* start *

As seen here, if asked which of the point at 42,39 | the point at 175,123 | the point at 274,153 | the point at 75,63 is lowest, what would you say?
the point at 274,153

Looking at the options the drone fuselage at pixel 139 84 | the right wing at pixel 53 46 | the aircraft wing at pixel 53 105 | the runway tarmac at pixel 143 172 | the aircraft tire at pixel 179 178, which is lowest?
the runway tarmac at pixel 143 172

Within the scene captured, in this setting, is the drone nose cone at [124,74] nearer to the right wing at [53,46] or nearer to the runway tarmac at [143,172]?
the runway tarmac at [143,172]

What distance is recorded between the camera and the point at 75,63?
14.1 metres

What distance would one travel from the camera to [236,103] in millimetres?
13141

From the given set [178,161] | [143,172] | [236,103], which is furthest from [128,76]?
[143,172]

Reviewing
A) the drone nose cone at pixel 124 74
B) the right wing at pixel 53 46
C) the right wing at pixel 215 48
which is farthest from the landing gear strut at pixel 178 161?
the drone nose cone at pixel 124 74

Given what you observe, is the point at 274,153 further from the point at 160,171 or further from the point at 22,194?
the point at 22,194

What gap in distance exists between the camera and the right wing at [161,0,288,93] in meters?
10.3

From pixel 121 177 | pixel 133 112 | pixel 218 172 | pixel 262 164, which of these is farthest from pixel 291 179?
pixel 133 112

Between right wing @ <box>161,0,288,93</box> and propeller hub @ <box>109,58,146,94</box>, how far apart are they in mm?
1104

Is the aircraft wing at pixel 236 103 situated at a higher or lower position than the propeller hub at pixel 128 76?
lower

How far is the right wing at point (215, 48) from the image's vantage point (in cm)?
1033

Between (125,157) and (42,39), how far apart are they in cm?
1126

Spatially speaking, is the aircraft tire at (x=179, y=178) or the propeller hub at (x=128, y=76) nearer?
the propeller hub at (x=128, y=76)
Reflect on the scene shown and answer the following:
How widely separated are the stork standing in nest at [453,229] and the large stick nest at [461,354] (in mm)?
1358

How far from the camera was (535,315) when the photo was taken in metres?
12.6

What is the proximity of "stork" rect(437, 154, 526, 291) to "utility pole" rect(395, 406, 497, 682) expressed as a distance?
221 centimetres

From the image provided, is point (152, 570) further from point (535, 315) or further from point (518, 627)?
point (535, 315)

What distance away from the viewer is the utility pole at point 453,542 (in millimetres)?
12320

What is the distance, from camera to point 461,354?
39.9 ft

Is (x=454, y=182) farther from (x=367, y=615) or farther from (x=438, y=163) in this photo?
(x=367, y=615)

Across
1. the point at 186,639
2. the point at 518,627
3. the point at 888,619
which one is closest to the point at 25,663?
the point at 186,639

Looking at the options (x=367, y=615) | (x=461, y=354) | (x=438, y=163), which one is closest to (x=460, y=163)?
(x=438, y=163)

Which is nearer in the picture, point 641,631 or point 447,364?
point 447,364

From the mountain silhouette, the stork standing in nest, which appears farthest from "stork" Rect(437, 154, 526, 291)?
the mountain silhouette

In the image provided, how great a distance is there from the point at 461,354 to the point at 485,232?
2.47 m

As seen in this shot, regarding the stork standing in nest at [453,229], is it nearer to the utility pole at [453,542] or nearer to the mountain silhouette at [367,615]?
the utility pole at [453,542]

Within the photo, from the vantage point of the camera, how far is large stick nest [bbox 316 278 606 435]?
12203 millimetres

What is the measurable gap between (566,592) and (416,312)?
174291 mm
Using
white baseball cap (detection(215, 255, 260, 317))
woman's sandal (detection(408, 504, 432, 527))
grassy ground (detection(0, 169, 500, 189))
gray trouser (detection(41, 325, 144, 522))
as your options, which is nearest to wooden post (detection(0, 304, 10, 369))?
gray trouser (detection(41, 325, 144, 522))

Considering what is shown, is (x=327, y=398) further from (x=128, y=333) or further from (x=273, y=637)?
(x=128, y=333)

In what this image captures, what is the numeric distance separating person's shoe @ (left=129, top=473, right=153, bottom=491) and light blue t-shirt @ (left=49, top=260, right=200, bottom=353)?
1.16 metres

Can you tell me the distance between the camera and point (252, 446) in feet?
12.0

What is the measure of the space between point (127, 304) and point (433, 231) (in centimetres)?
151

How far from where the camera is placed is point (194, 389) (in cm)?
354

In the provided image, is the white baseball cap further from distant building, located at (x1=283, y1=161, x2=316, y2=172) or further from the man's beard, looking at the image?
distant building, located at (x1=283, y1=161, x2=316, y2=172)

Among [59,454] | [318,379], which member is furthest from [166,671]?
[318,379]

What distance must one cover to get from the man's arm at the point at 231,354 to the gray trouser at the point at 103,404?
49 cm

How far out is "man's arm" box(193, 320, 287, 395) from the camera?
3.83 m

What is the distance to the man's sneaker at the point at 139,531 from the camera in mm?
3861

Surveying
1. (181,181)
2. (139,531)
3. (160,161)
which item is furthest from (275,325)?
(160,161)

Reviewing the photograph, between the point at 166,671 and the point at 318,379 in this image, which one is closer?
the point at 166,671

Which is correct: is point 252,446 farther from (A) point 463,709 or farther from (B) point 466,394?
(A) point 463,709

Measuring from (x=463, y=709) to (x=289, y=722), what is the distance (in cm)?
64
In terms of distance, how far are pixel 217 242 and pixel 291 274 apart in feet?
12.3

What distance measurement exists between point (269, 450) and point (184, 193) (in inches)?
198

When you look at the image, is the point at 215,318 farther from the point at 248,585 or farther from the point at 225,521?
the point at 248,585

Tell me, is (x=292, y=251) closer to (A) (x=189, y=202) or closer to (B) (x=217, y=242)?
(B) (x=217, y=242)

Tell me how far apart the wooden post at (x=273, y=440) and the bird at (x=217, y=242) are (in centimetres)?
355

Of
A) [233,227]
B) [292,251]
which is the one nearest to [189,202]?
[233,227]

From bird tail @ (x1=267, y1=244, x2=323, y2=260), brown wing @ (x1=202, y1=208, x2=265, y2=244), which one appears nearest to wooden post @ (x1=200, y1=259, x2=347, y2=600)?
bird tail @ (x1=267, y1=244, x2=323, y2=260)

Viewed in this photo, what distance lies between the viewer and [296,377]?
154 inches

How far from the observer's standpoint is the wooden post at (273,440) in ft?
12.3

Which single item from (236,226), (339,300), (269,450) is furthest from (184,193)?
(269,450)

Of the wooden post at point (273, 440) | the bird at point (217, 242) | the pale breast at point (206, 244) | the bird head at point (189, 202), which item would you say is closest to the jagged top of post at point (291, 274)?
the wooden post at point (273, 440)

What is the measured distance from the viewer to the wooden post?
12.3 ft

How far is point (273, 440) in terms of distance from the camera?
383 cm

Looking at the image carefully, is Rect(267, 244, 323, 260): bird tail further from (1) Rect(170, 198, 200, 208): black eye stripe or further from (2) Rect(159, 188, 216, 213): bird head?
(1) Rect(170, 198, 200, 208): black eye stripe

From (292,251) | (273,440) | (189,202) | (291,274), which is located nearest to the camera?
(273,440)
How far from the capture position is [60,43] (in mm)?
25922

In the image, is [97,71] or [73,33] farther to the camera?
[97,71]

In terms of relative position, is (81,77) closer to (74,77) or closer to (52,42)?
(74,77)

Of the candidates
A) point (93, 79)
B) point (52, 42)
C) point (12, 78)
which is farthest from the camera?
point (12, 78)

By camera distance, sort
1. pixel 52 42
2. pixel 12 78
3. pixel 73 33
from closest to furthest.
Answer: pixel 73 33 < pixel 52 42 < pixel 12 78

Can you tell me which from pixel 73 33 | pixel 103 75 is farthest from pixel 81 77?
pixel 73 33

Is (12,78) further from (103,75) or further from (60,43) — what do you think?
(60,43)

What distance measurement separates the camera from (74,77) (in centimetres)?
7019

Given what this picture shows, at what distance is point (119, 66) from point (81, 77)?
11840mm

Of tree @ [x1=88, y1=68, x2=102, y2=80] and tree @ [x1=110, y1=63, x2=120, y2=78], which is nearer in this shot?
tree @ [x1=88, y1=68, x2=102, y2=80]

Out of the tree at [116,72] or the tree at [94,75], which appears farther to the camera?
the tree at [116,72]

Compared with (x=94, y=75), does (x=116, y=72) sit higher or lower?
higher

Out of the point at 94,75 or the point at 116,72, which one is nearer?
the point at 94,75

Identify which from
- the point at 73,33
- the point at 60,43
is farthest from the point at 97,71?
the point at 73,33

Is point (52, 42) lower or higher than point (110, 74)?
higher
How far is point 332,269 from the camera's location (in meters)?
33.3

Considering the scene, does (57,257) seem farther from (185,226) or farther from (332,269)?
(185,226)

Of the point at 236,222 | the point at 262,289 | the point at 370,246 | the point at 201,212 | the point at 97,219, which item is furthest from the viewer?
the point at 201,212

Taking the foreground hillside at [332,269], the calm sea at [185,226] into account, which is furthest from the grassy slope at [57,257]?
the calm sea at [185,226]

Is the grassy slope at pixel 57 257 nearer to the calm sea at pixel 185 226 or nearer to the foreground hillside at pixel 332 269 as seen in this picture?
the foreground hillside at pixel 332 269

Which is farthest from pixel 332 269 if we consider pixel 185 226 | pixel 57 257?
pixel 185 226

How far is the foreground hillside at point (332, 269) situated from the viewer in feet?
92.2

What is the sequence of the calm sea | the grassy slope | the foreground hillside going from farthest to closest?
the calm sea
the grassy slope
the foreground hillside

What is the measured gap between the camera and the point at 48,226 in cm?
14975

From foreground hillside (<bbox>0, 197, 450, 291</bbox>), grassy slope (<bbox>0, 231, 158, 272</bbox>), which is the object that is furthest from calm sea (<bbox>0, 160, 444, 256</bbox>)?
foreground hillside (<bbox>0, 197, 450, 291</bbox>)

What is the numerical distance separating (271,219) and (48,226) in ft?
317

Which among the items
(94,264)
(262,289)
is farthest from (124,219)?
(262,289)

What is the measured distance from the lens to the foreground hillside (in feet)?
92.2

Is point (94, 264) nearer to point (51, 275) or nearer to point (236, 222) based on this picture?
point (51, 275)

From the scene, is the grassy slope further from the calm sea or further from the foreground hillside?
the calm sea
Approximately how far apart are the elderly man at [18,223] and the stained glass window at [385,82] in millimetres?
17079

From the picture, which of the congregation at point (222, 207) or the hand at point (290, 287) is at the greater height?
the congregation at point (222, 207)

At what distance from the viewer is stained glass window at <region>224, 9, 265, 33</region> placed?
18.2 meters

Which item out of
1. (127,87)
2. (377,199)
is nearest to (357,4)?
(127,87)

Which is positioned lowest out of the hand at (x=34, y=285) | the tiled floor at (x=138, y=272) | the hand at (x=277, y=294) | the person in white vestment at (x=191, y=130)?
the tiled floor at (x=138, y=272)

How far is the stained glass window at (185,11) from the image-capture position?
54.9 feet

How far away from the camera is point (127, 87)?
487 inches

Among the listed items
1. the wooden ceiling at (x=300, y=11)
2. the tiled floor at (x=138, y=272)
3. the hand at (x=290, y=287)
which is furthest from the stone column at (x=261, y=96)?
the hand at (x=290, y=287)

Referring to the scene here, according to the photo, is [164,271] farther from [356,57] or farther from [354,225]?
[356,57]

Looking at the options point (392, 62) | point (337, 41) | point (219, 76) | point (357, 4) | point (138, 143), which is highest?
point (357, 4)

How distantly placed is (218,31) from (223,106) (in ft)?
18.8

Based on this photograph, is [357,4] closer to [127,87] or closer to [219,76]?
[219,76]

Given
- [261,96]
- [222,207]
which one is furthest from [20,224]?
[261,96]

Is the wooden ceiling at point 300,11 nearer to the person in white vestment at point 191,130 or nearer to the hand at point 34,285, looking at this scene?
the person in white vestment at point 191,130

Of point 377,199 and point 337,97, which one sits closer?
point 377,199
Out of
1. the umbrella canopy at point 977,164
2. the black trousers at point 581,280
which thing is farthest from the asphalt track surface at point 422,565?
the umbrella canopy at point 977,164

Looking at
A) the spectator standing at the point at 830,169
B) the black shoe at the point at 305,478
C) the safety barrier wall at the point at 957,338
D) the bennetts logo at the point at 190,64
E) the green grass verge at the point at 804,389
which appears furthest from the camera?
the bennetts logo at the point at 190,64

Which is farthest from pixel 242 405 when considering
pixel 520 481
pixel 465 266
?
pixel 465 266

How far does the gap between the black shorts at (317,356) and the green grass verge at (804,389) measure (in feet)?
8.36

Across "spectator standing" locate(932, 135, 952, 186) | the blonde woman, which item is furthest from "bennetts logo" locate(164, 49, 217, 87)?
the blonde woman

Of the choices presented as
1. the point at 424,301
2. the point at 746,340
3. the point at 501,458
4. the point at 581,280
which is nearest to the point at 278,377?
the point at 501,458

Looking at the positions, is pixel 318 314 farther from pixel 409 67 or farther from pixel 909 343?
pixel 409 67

* end *

All lines from the one containing "Which is farthest from pixel 242" through the final line of the listing above are to be reproduced exactly; include both and add nothing.

» TASK ANSWER:
Which is farthest from pixel 242 405 when considering
pixel 520 481
pixel 465 266
?
pixel 465 266

How far does the gap between the black shorts at (317,356) and the green grass verge at (804,389) measure (in feet)?
8.36

Across "spectator standing" locate(932, 135, 952, 186) | the blonde woman, which item is furthest from "bennetts logo" locate(164, 49, 217, 87)?
the blonde woman

Of the choices presented as
1. the point at 424,301
2. the point at 746,340
3. the point at 501,458
4. the point at 581,280
which is nearest to the point at 278,377?
the point at 501,458

Looking at the positions, is pixel 318 314 farther from pixel 409 67 or farther from pixel 909 343?
pixel 409 67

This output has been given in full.